What you are asked to do:
Can you copy the data below word for word, leaving out the pictures?

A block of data
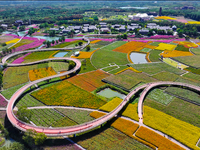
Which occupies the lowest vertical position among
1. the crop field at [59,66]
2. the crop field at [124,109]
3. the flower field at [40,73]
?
the crop field at [124,109]

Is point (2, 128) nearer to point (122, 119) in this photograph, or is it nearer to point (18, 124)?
point (18, 124)

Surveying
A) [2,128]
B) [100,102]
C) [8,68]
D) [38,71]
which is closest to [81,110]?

Written answer:
Which occupies the lowest vertical position among
1. the crop field at [59,66]
2. the crop field at [124,109]
3. the flower field at [40,73]
?
the crop field at [124,109]

Is point (2, 128) nearer to point (122, 119) in this photograph, or is it nearer to point (18, 124)?
point (18, 124)

Surveying
A) [2,128]
B) [100,102]
C) [8,68]
D) [38,71]
which is closest to [81,110]?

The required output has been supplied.